50 anni fa una rivoluzione nel mondo della comunicazione
Andrea De Angelis, Silvia Giovanrosa, Alessandro Guarasci, Amedeo Lomonaco – Città del Vaticano
L’Italia degli anni Sessanta è un Paese profondamente mutato rispetto al periodo del dopoguerra. L’industrializzazione, l’impennata dei consumi e la scolarizzazione di massa sono alcuni dei tratti distintivi di questa trasformazione. Nelle case sono sempre più diffusi gli elettrodomestici; una famiglia italiana su cinque possiede un televisore e milioni di persone possono seguire in diretta Tv un avvenimento sportivo mondiale: le Olimpiadi di Roma del 1960. Sono gli anni del boom economico, alimentato dalla crescita della produzione industriale. Uno dei volti di questa Italia che cambia è l’urbanizzazione: nel 1971 le persone che abitano nelle aree metropolitane sono 23 milioni e 300 mila, con un aumento di quasi 7 milioni rispetto a vent’anni prima. Un altro indicatore della grande trasformazione della società italiana è la rapida diffusione del telefono, non solo nelle regioni più sviluppate. Uno strumento, sempre più capillare, che collega le tante facce dell’Italia, distanti economicamente e geograficamente.
Uniti anche se lontani
Attraverso il filo del telefono scorrono parole legate al mondo del lavoro e dell’economia, ma soprattutto all’ambito degli affetti. Le famiglie possono sentirsi più vicine, anche in un periodo storico fortemente segnato dalle migrazioni. In quegli anni molte persone, in particolare del sud Italia, cercano opportunità di lavoro nelle regioni settentrionali. La “comunità meridionale” residente nel Centro-Nord, passa dalle 975.000 unità del 1951 ad oltre 3 milioni nel 1971. Il telefono è il mezzo più efficace per unire le famiglie. Il telefono, ieri come oggi, annulla distanze e combatte solitudini. Proprio per rinsaldare e tenere vivi i legami affettivi, è un mezzo imprescindibile, spesso l'unico "ponte" tra mondi lontani. Per questo l'Elemosiniere del Papa, il cardinale Konrad Krajewski, non fa mancare le ricariche telefoniche tra gli aiuti destinati a poveri e profughi.
L'era delle centraliniste
Il telefono diventa sempre più un mezzo che arricchisce spazi domestici e pubblici. I telefoni a gettoni installati nel 1968 sono quasi 83 mila, soprattutto nelle città di Roma, Firenze e Genova. Sono anni in cui le telefonate degli italiani che si devono mettere in contatto con un utente con prefisso diverso dal proprio, si aprono con questa frase: “Pronto signorina, mi dia questo numero”. Il collegamento può avvenire solo tramite il centralino e a rispondere, solitamente, è una voce femminile. Proprio le centraliniste sono tra i simboli di un'Italia che sperimenta il cambiamento e assaggia la modernità. Sono soprattutto donne la forza lavoro per questo impiego nato negli ultimi decenni dell'Ottocento e poi esploso nel dopoguerra. Tra “i ferri del mestiere” ci sono cavi, cuffie e tre levette: una per il "chiamante", un’altra per il "chiamato" e una terza per l'ascolto. Rispondono all'apparecchio e poi mettono in comunicazione due utenti. Ma nel 1970, anche nel mondo della telefonia, si registrano profondi cambiamenti.
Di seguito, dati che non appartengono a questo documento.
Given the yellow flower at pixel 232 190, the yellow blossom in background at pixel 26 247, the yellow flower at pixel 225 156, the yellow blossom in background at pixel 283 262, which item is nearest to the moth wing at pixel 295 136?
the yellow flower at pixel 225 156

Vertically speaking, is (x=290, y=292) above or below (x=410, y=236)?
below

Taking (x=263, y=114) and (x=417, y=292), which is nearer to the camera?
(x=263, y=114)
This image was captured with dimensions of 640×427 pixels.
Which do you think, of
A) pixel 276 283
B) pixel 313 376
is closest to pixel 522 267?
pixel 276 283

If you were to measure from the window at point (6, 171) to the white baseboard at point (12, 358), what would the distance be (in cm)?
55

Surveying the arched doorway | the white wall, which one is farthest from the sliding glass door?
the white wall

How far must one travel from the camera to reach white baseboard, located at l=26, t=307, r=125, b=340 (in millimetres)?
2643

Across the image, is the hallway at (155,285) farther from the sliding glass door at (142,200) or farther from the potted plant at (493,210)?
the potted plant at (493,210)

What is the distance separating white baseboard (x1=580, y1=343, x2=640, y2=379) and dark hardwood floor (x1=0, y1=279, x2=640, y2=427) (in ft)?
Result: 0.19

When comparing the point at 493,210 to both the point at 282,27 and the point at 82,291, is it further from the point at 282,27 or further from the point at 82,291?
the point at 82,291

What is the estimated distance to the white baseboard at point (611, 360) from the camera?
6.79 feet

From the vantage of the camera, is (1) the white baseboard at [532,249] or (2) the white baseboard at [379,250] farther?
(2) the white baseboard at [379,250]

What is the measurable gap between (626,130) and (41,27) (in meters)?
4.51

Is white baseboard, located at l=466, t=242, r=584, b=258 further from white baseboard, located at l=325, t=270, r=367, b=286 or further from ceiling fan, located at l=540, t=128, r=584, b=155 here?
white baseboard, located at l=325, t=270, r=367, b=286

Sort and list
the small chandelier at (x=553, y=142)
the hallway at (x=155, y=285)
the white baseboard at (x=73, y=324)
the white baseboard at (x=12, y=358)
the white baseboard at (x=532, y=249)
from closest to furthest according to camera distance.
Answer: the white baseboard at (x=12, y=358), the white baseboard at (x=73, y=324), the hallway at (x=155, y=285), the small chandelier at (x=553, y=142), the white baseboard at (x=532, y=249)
L’avvento della teleselezione
Una data importante, nel cruciale settore della telefonia, è il 31 ottobre 1970. In Italia, grazie all’avvento della teleselezione, gli oltre 6 milioni di abbonati, compresi quelli che abitano nelle più piccole località, sono in grado di collegarsi tra di loro automaticamente e senza dover ricorrere al centralino. L’Italia è uno dei primi Paesi al modo a completare su tutto il territorio nazionale il servizio di teleselezione. Le chiamate tra utenti con prefissi diversi sono ora dirette e mettersi in contatto diventa più semplice e veloce. Migliora inoltre la qualità delle comunicazioni. La teleselezione non è solo un progresso tecnologico, ma anche un traguardo che consente di rompere l’isolamento delle are rurali del Paese. Avvicina le periferie e si amplia notevolmente il traffico telefonico. La stampa da ampio spazio all'avvenimento. Un'emissione di francobolli delle Poste del novembre 1970 è dedicata al "completamento della rete telefonica teleselettiva".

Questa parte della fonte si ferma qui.